Aslında gözlük olmadan da görebiliyordu. Bu başlı başına bir mucizeydi.Tabikide lensleri ilk kez takarken güçlük çekmişti ama sonrasında lensler görüşüne kesinlikle yardımcı olmuştu.

BB krem gerçekten cildini pürüzsüz yapmıştı , eyeliner ise küçük gözlerini ortaya çıkarmıştı.

'Evet , eyeliner kesinlikle artık en iyi arkadaşım. '

'' Hey Baekhyun.. ben senin çıkman konusunda yardımcı oldum , bir saniye beni dinler misin ? Tao sessiz bir şekilde sordu.

Baekhyun Tao'nun olduğu tarafa doğru kafasını çevirdi.

'' Pekala..neyin var ? '' Baekhyun onu dinliyordu.

'' Ben..Ben Kris'den hoşlanıyorum.'' Tao itiraf etti.

Doğranmış sebzelere bakındı ve pirinçle birlikte tezgahın üzerine koydu. Biran duraksadı , ne yapıyordu öyle ( elleri titriyordu ve parmağını kesmek istemiyordu ) zoraki bir gülümseme bıraktı.

'' Vov..'' Baekhyun gözlerini kırpıştırdı. '' Asla...pekala , aslında tek taraflı olduğunu düşünmüştüm.''

'' Bunu itiraf etmeyi sevmiyorum , tamam mı ? Bende onu sevdiğimi bilmiyordum. '' Tao kızardı. '' Hep bu şeyleri ilk sana anlatıyorum , öyle yapıyorum değil mi ? '' Tao iç çekti ve başını geriye attı.

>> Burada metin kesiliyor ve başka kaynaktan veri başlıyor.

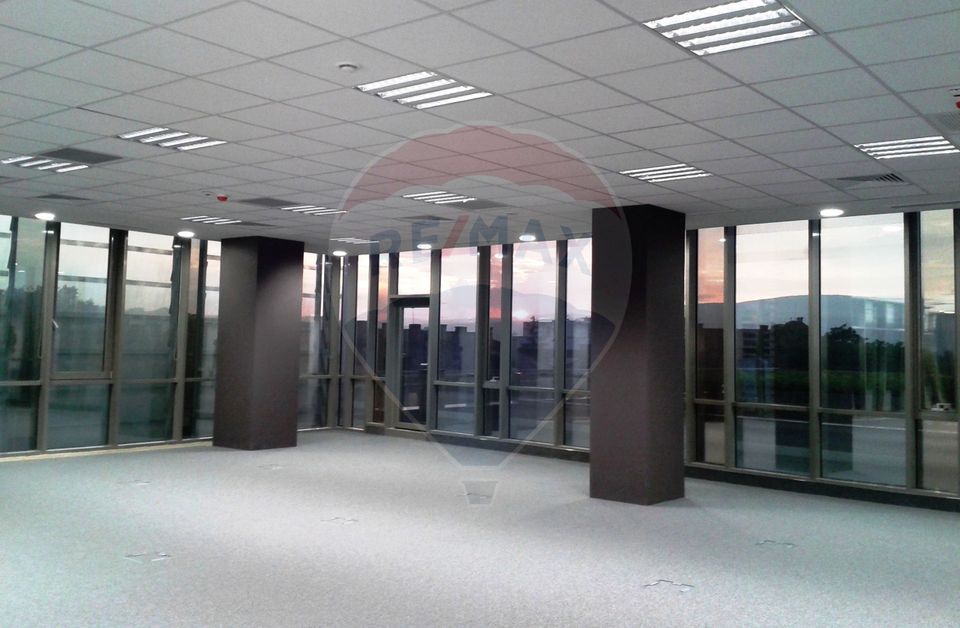 860sq.m Office Space for rent, Semicentral area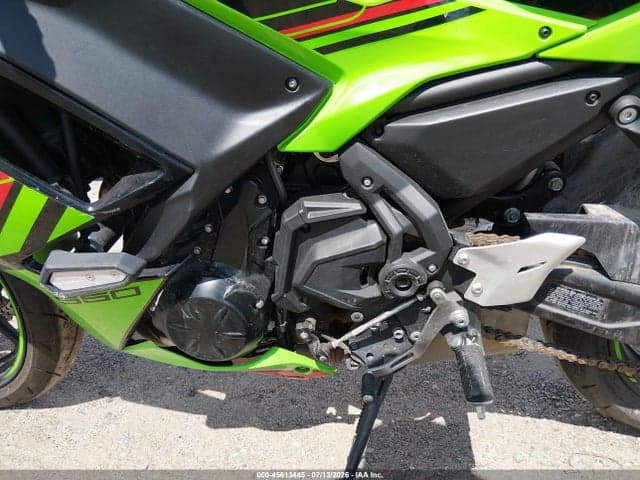 2023 KAWASAKI EX650 P 9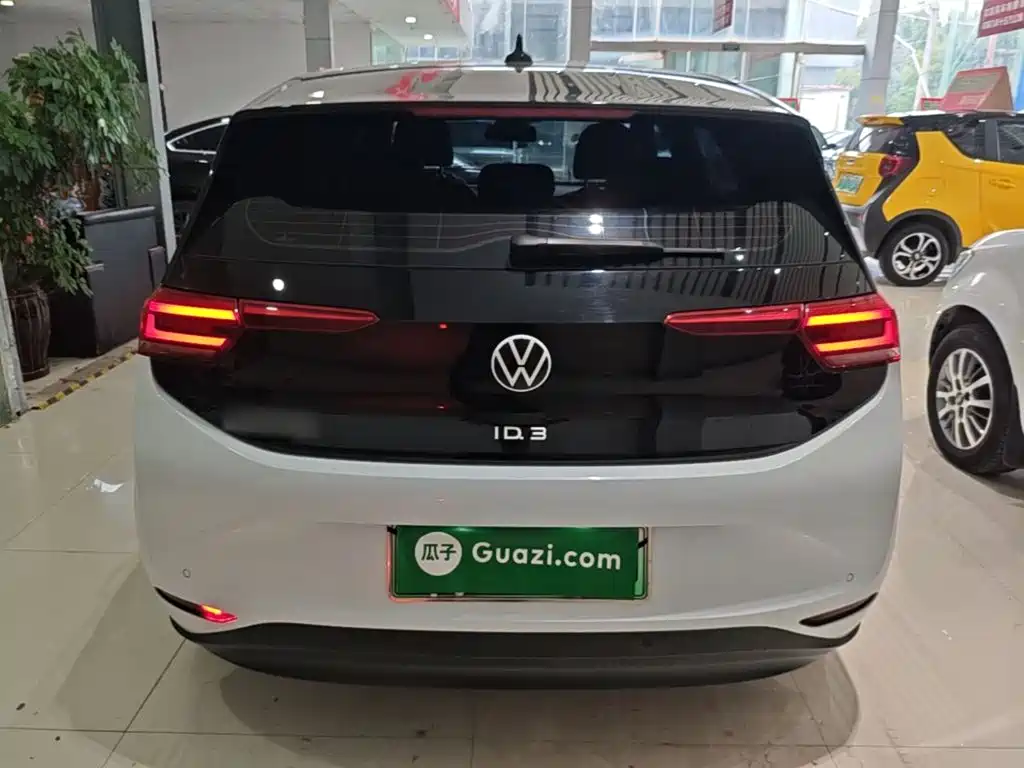 Volkswagen ID.3 — миниатюра 6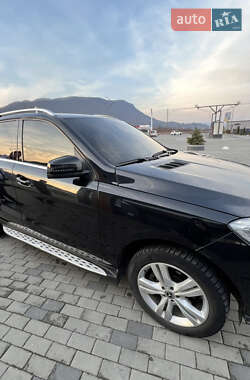 Позашляховик / Кросовер Mercedes-Benz M-Class 2012 в 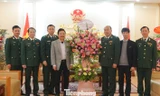 Đoàn đại biểu Báo Tiền Phong chúc mừng Bộ Tư lệnh Bộ đội Biên phòng, sáng 22/12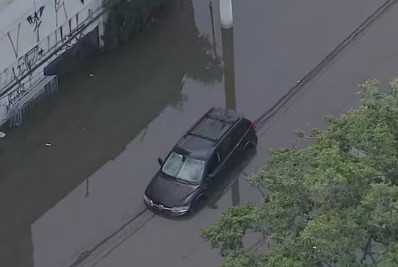 Carro amanhece submerso no Morumbi após chuva forte atingir Zona Sul de SP
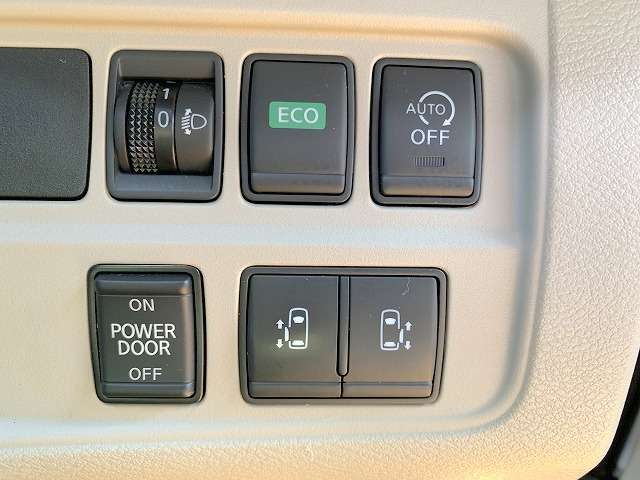 日産 セレナ ２．０ Ｘ Ｖセレクション H29年 (関東) 99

'' Ne zaman alışverişe çıksam , sevimli şeyler görüyorum. Onun için hep bu gibi şeyler satın almak istiyorum ve her ne zaman bunların yakınından geçsem eve geldiğimde onun için satın aldığım bir sürü dolu torba oluyor ! '' Tao itiraf etti ve kollarını havaya doğru kaldırdı.

'' Aldıklarım hala dolabımda duruyor. One veremedim , çünkü bu çok utanç verici olurdu. Ben ne yapıyorum ya ...of, sorunum ne ? '' Tao başını eğdi ve utana sıkıla gözlerini elleriyle örttü.

Baekhyun güldü.

'' Gerçekten ondan hoşlanıyorsun , değil mi ? '' Baekhyun oturdu , Tao ise yanında ayaktaydı. Tao'nun Kris için yaptığı yemek kutusunda son dokunuşları yaptğını farketti.

'' Yarın bunu ona ver ve ondan hoşlandığını söyle. '' Baekhyun Tao'nun omzunu patpatladı.